Le pastiche de Virginia Woolf, Clafoutis grand-mère, par l’auteur anglais Mark Crick est tiré son recueil La Soupe de Kafka, Flammarion 2006, (J’ai lu 2008). C’est le premier tome d’une « trilogie domestique » comme l’appelle lui-même l’auteur : la cuisine donc avec La Soupe de Kafka (Kafka’s soup), le bricolage avec La Baignoire de Goethe (Sartre’s sink, bizarre la traduction ici) et pour finir le jardinage Le Jardin de Machiavel (Machiavelli’s Lawn). En novembre 2011, son éditeur anglais a réuni les trois livres en un, The Household Tips of the Great Writers (pas encore disponible en français).
Mark Crick parle très bien le français (il a étudié au lycée Condorcet), mais il n’a pas traduit lui-même ses recueils, faisant appel à une pléiade d’écrivains. Et le choix des traducteurs est primordial, surtout quand l’auteur pastiché n’écrit pas en anglais, prenons un exemple. Gabriel García Márquez écrit en espagnol, il est traduit en anglais, puis Mark Crick le pastiche, toujours en anglais : on peut craindre que la traduction en français du pastiche soit éloignée du style initial. C’est pourquoi l’éditrice a demandé à un traducteur français de García Márquez de traduire le pastiche. On trouve ainsi beaucoup de traducteurs en français des auteurs pastichés, mais aussi des écrivains, telle Eliette Abécassis qui a elle-même déjà pastiché Kafka (Mark Crick a depuis illustré son ouvrage le Messager).

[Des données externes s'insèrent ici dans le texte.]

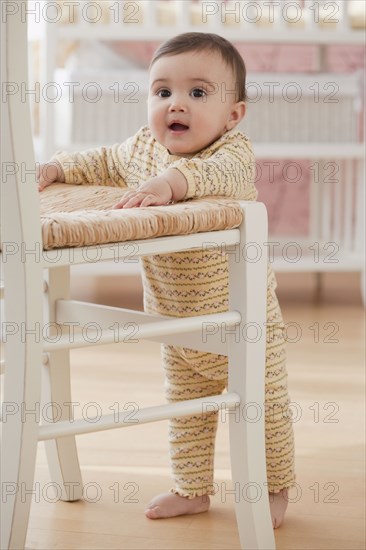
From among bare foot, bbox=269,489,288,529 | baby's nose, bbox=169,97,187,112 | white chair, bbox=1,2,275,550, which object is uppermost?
baby's nose, bbox=169,97,187,112

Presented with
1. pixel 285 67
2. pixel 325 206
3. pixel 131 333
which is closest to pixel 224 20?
pixel 325 206

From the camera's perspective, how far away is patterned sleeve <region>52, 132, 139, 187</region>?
140cm

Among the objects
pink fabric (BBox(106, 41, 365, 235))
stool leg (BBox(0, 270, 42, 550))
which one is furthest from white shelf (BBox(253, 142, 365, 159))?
stool leg (BBox(0, 270, 42, 550))

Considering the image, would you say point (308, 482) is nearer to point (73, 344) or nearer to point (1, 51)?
point (73, 344)

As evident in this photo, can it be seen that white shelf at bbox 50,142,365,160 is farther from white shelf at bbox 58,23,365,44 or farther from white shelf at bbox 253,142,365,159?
white shelf at bbox 58,23,365,44

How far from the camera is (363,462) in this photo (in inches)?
63.4

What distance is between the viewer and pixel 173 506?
1400mm

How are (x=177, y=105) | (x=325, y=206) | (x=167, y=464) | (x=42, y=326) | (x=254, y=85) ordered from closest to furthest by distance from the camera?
(x=42, y=326) < (x=177, y=105) < (x=167, y=464) < (x=254, y=85) < (x=325, y=206)

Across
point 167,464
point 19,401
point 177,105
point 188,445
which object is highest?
point 177,105

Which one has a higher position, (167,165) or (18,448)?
(167,165)

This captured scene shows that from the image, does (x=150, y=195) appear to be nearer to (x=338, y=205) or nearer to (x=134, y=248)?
(x=134, y=248)

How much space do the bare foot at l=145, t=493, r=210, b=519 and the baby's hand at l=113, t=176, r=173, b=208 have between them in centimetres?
47

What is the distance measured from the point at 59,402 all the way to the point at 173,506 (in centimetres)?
22

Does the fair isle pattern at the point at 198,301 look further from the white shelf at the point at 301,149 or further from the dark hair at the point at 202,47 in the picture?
the white shelf at the point at 301,149
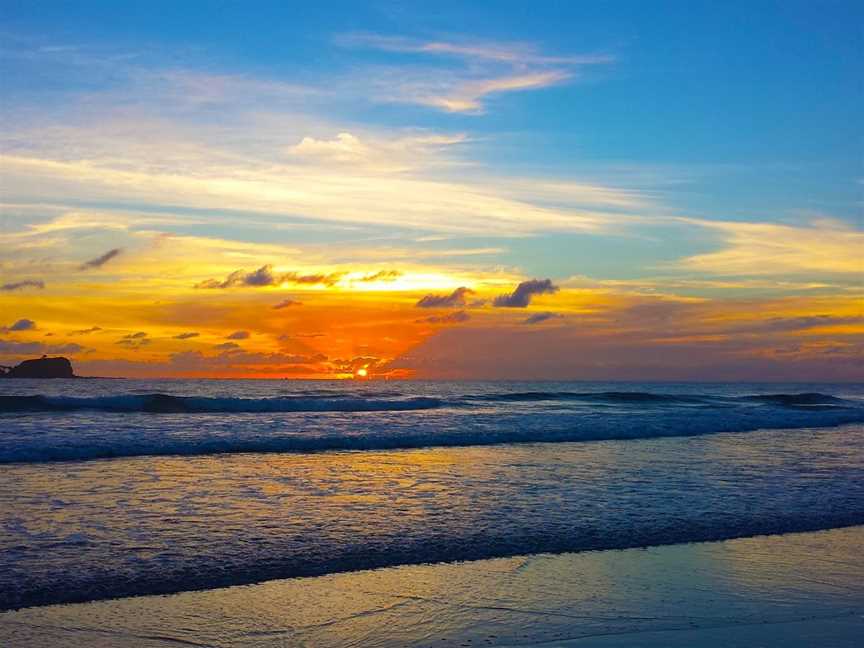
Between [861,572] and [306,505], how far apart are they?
7.92 m

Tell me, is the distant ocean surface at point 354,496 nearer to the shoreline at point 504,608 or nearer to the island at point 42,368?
the shoreline at point 504,608

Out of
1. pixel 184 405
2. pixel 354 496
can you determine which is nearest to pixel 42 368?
pixel 184 405

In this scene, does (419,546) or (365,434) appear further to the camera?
(365,434)

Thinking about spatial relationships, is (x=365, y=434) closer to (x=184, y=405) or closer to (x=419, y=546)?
(x=419, y=546)

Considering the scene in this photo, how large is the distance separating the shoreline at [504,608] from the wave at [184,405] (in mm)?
33083

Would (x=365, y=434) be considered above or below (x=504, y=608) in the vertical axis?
below

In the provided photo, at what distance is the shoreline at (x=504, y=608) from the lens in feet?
22.5

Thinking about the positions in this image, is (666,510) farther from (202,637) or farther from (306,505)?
(202,637)

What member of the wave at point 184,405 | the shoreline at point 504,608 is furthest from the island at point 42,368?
the shoreline at point 504,608

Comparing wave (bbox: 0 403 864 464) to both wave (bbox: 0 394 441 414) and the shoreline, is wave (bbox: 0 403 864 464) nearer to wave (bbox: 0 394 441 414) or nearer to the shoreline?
wave (bbox: 0 394 441 414)

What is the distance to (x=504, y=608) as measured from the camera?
7.72 m

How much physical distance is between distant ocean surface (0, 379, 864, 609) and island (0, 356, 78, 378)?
10262 cm

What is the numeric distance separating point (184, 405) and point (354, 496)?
32.4 metres

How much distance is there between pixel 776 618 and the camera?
7.52 metres
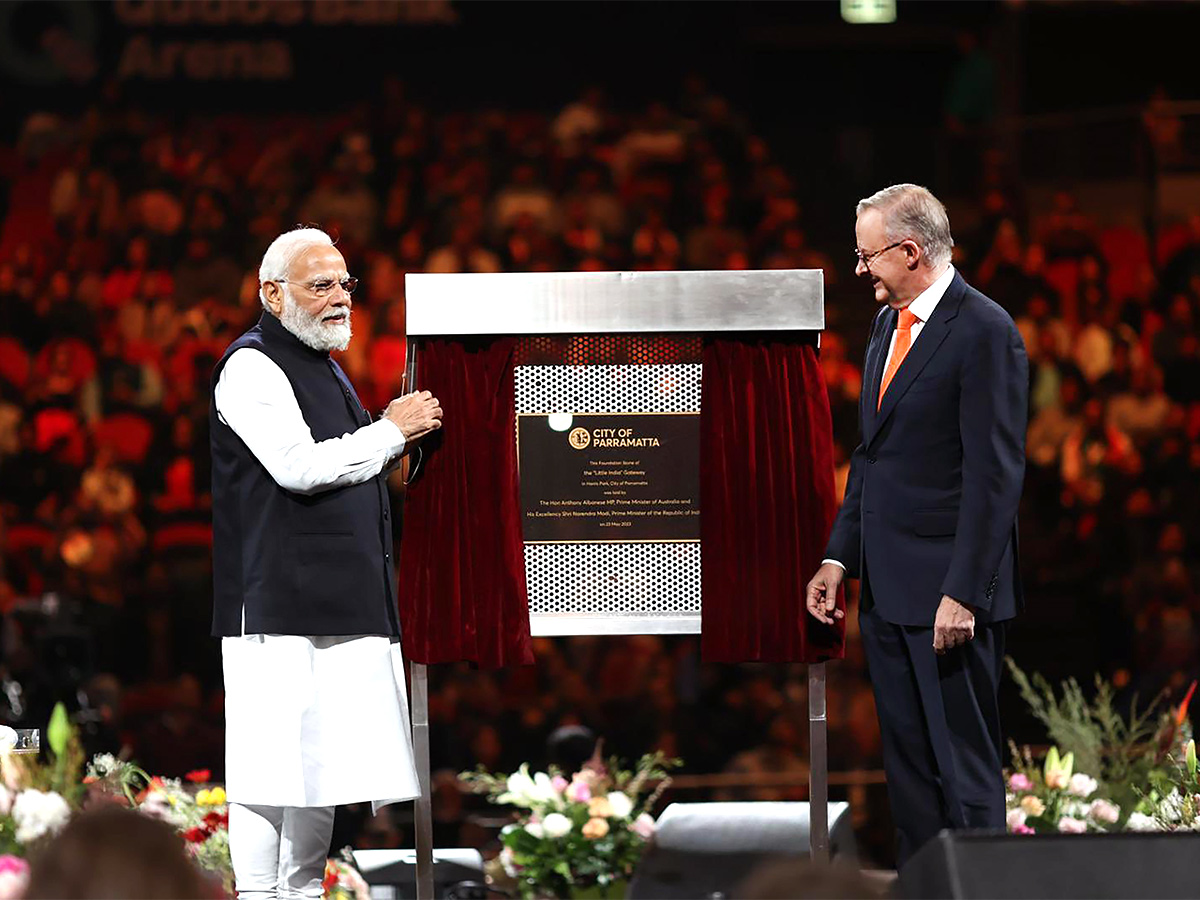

La Soupe de Kafka rassemble 16 recettes à la manière de 16 auteurs de toutes nationalités et de toutes époques. Les textes sont très drôles : un cercueil sert de table basse pour déguster un gâteau chez Irvine Welsh, Chandler prend un nerf de bœuf à la place d’un fouet pour « tabasser les grumeaux », K. prépare-t-il une soupe pour des invités ou des jurés... On retrouve bien entendu des éléments des auteurs, pour reprendre l’exemple de García Márquez, la mulâtresse et le bruit de l’urine rappelleront l’Amour aux temps du choléra du prix Nobel. De même pour le style : le tiramisu de Proust nous ramène à Combray, avec ses longues subordonnées au subjonctif (im)parfait, ses appels à la peinture pour la description. Et pour bien faire, Mark Crick a illustré chaque pastiche littéraire par un pastiche visuel, comme le soupe de Kafka de cet article à la manière des Campbell’s Soup Cans d’Andy Warhol.
Pour résumer : des pastiches de qualité, préparés par un chef étoilé.